■ **RECORDS SHOWN**
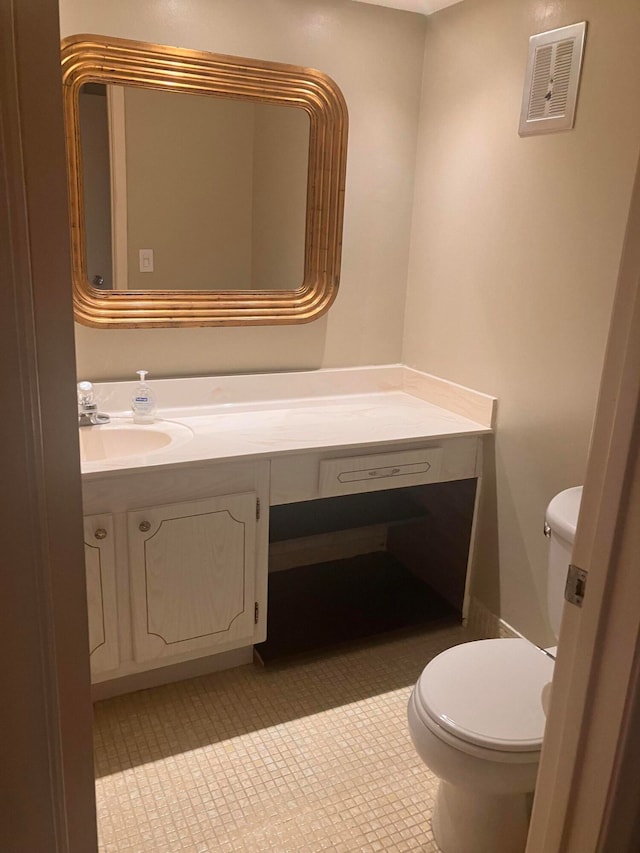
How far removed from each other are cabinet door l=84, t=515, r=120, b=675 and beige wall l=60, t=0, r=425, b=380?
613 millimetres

==

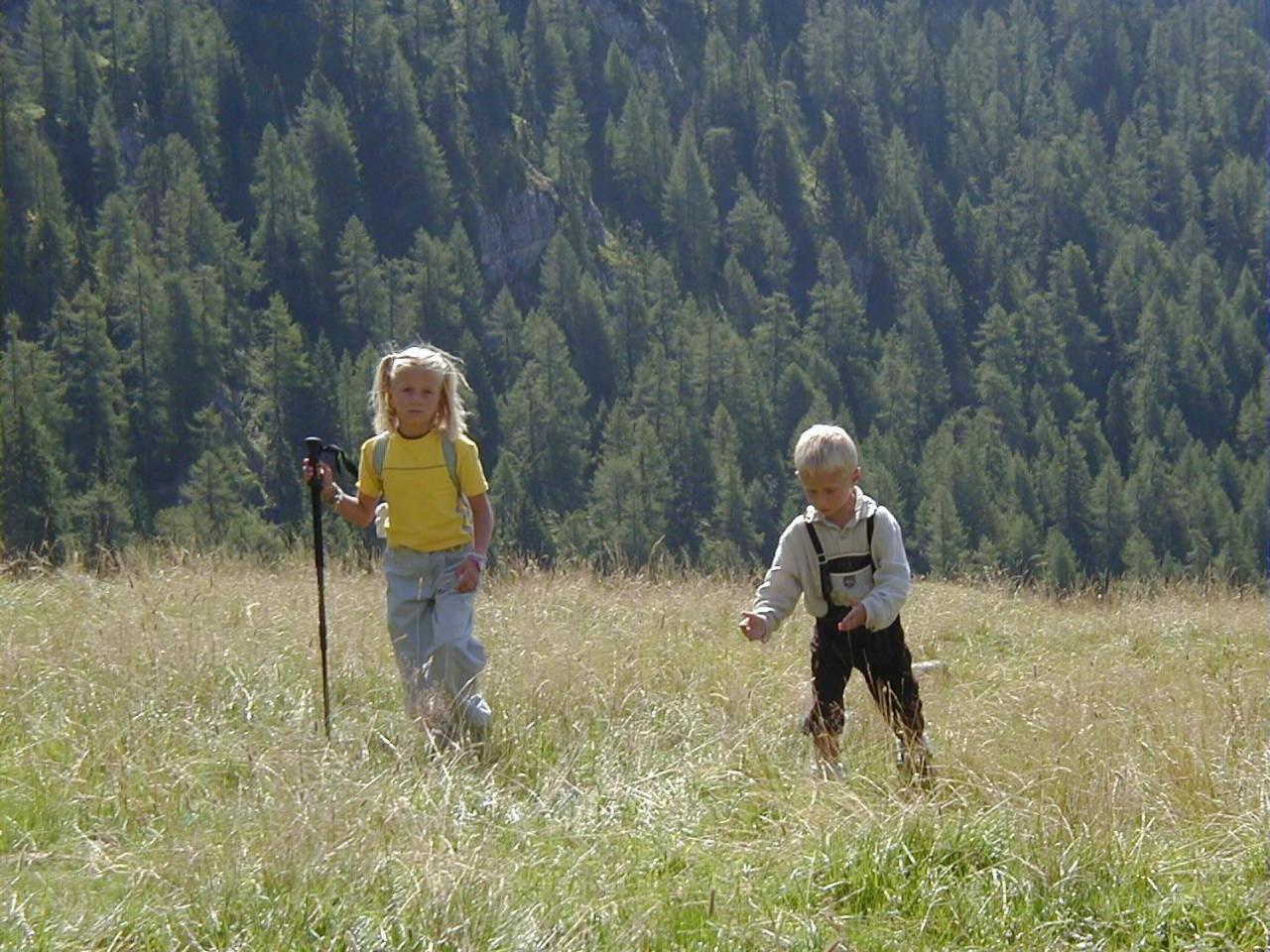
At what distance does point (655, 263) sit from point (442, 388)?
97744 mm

--

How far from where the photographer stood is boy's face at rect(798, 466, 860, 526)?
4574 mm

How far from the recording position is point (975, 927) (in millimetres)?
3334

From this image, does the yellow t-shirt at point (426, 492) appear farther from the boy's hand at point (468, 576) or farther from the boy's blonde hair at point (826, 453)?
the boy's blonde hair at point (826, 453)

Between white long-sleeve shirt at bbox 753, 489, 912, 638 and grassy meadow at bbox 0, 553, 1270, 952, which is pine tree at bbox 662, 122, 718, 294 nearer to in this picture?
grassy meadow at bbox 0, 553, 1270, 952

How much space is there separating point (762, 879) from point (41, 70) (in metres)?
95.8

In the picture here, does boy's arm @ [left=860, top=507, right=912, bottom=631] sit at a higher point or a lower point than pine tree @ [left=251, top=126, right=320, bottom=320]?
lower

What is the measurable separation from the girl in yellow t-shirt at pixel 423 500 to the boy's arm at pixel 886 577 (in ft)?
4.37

■ **TASK DESCRIPTION**
Copy the listing verbatim from the line containing "How far removed" through the line containing "613 millimetres", including both of those lines.

■ **SOLUTION TO THE EXERCISE**
How far removed from each other are cabinet door l=84, t=515, r=120, b=675 and beige wall l=60, t=0, r=425, b=380?
613 millimetres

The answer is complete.